**Working data:**
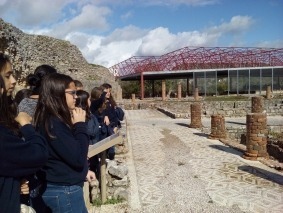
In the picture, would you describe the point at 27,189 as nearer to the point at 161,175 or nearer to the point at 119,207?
the point at 119,207

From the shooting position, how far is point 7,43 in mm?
7191

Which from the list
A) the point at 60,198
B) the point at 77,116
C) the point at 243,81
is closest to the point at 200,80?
the point at 243,81

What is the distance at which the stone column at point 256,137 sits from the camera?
26.7 feet

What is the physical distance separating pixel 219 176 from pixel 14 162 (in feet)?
17.8

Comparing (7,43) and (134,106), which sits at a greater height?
(7,43)

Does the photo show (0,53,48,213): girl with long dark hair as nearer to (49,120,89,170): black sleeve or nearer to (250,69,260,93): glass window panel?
(49,120,89,170): black sleeve

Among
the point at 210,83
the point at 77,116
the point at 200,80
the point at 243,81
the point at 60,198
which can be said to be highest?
the point at 200,80

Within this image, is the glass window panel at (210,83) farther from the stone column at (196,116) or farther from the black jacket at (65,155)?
the black jacket at (65,155)

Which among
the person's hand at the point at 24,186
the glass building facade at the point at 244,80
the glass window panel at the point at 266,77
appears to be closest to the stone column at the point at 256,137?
the person's hand at the point at 24,186

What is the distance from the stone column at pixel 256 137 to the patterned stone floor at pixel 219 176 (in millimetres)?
336

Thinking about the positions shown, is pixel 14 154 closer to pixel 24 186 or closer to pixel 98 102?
pixel 24 186

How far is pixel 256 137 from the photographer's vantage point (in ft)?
27.5

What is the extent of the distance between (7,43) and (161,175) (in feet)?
14.2

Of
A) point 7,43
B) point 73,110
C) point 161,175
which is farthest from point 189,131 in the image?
point 73,110
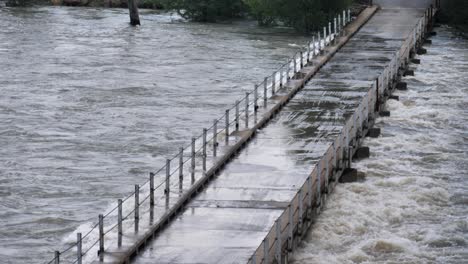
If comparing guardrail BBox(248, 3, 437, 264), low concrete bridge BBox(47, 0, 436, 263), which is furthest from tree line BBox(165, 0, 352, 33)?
guardrail BBox(248, 3, 437, 264)

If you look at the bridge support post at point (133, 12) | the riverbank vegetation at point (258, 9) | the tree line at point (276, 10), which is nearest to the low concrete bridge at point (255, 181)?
the tree line at point (276, 10)

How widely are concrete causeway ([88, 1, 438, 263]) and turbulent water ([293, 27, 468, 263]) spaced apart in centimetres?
62

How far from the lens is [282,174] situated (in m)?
31.7

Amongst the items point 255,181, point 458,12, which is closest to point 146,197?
point 255,181

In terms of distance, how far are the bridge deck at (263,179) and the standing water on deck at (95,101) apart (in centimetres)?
315

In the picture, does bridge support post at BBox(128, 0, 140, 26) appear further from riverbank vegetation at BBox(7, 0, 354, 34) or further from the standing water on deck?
riverbank vegetation at BBox(7, 0, 354, 34)

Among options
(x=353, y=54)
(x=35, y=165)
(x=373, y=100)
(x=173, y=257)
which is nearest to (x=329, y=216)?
(x=173, y=257)

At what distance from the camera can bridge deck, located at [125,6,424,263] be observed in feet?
82.7

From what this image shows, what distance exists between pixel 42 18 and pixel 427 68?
3318cm

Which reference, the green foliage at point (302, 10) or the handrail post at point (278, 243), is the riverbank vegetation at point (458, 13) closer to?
the green foliage at point (302, 10)

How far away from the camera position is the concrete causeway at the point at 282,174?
2498 centimetres

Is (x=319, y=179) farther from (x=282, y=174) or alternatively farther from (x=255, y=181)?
(x=282, y=174)

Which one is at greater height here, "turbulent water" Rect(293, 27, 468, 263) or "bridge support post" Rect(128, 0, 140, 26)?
"turbulent water" Rect(293, 27, 468, 263)

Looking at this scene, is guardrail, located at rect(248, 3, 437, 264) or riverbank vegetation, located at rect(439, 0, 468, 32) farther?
riverbank vegetation, located at rect(439, 0, 468, 32)
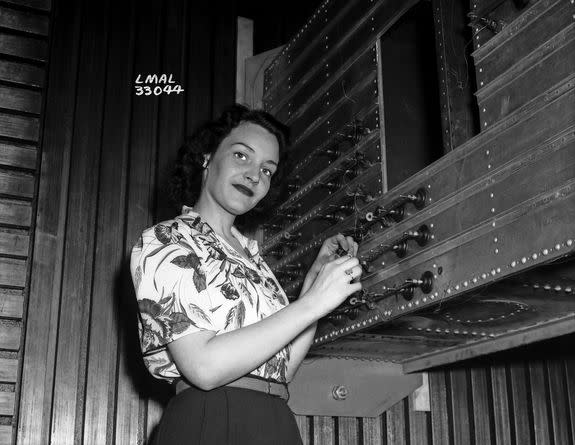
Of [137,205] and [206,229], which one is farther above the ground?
[137,205]

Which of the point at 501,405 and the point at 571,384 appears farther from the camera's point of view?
the point at 501,405

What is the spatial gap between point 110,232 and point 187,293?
1424mm

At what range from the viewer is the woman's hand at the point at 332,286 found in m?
1.92

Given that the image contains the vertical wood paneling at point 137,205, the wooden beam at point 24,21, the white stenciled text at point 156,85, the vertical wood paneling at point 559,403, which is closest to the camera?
the vertical wood paneling at point 559,403

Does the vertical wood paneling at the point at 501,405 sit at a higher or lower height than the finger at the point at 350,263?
lower

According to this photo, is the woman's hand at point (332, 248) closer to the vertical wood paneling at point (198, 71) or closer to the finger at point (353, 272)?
the finger at point (353, 272)

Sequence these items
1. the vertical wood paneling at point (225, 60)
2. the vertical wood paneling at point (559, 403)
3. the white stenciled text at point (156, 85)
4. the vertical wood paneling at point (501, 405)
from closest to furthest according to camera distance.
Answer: the vertical wood paneling at point (559, 403) < the vertical wood paneling at point (501, 405) < the white stenciled text at point (156, 85) < the vertical wood paneling at point (225, 60)

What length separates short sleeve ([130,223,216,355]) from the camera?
1897mm

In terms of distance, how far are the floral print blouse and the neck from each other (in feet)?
0.74

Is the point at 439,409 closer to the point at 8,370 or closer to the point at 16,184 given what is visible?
the point at 8,370

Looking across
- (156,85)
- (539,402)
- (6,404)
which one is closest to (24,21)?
(156,85)

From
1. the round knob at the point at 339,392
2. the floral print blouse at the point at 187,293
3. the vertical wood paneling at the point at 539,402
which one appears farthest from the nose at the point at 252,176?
the vertical wood paneling at the point at 539,402

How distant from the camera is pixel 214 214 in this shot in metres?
2.42

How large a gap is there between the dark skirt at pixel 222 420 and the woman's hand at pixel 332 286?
0.29 m
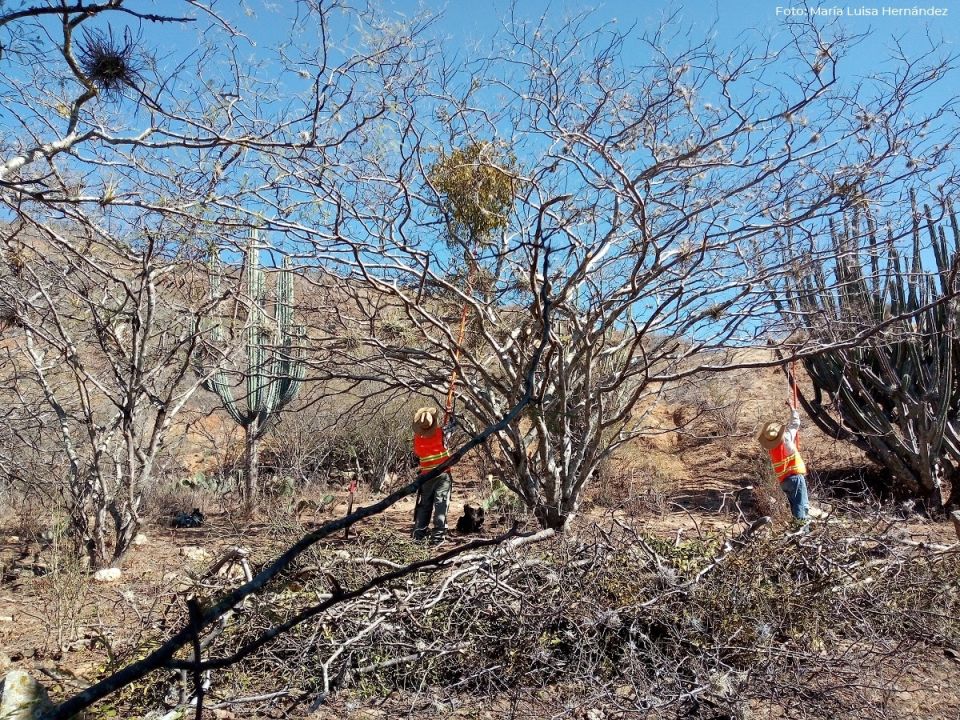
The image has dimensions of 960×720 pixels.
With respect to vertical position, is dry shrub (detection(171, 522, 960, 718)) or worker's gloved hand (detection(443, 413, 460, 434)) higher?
worker's gloved hand (detection(443, 413, 460, 434))

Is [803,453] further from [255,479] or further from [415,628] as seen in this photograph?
[415,628]

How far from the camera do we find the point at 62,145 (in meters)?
3.92

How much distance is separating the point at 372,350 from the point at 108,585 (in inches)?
144

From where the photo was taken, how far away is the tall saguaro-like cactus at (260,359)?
25.5 ft

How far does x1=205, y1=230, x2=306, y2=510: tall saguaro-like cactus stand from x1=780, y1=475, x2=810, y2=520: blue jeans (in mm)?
5129

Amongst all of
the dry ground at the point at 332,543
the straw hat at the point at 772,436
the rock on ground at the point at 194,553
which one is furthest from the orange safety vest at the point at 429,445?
the straw hat at the point at 772,436

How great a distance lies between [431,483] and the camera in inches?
321

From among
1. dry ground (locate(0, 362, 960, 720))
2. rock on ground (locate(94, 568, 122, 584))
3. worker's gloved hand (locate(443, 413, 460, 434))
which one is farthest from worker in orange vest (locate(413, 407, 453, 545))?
rock on ground (locate(94, 568, 122, 584))

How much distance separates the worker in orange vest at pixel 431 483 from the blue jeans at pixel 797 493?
3.54 meters

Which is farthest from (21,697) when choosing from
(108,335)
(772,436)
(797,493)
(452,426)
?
(772,436)

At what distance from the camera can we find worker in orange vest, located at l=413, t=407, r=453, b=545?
788 cm

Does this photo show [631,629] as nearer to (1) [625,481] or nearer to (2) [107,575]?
(2) [107,575]

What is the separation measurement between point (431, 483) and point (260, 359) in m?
3.75

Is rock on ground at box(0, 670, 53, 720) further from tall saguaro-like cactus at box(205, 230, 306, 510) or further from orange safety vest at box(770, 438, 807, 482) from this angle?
orange safety vest at box(770, 438, 807, 482)
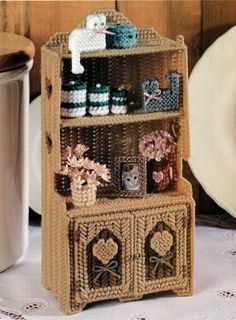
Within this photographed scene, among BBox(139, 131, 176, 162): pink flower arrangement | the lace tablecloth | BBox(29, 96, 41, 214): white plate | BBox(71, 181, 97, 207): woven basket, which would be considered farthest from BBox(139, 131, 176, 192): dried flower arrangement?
BBox(29, 96, 41, 214): white plate

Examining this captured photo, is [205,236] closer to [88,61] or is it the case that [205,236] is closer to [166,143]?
Result: [166,143]

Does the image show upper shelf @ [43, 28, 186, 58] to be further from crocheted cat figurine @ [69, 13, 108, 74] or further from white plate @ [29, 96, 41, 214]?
white plate @ [29, 96, 41, 214]

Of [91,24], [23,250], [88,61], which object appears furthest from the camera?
[23,250]

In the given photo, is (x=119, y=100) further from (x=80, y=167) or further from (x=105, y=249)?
(x=105, y=249)

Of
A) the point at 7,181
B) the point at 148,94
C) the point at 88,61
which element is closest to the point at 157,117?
the point at 148,94

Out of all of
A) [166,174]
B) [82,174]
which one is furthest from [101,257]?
[166,174]

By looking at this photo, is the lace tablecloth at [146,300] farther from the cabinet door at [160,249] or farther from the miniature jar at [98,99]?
the miniature jar at [98,99]
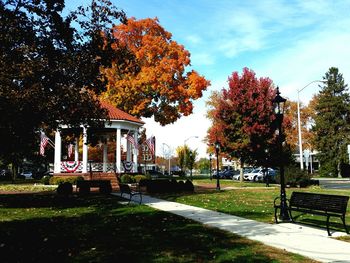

**Problem requirements:**
Lay out every line from the one containing "Which is farthest from (21,697)" through the end of the items as a JSON list of strings, one string per line, with blank lines skipped. Leave the pictures out of the list.

**Solution for this exercise:**
[
  "Which is farthest from (21,697) when choosing from",
  "(108,335)",
  "(772,436)",
  "(797,493)",
  "(452,426)",
  "?",
  "(772,436)",
  "At what distance from the camera can we find worker in orange vest, located at l=413, t=407, r=453, b=545?",
  "788 cm",
  "Does this photo show [631,629] as nearer to (1) [625,481] or nearer to (2) [107,575]?",
  "(2) [107,575]",
  "What is the separation measurement between point (431, 483) and point (260, 359) in m?",
  "3.75",
  "Is rock on ground at box(0, 670, 53, 720) further from tall saguaro-like cactus at box(205, 230, 306, 510) or further from orange safety vest at box(770, 438, 807, 482) from this angle?",
  "orange safety vest at box(770, 438, 807, 482)",
  "Within this photographed scene, among BBox(139, 131, 176, 162): pink flower arrangement | the lace tablecloth | BBox(29, 96, 41, 214): white plate | BBox(71, 181, 97, 207): woven basket, which would be considered farthest from BBox(139, 131, 176, 192): dried flower arrangement?",
  "BBox(29, 96, 41, 214): white plate",
  "Examining this captured photo, is [205,236] closer to [88,61] or is it the case that [205,236] is closer to [166,143]?",
  "Result: [166,143]",
  "Does the image show upper shelf @ [43, 28, 186, 58] to be further from crocheted cat figurine @ [69, 13, 108, 74] or further from white plate @ [29, 96, 41, 214]?",
  "white plate @ [29, 96, 41, 214]",
  "Of [91,24], [23,250], [88,61], which object appears furthest from the camera?",
  "[23,250]",
  "In the given photo, is (x=119, y=100) further from (x=80, y=167) or further from (x=105, y=249)?",
  "(x=105, y=249)",
  "Of",
  "A) the point at 7,181",
  "B) the point at 148,94",
  "C) the point at 88,61",
  "which element is closest to the point at 157,117?",
  "the point at 148,94",
  "Out of all of",
  "A) [166,174]",
  "B) [82,174]",
  "which one is furthest from [101,257]?",
  "[166,174]",
  "By looking at this photo, is the lace tablecloth at [146,300] farther from the cabinet door at [160,249] or farther from the miniature jar at [98,99]?",
  "the miniature jar at [98,99]"
]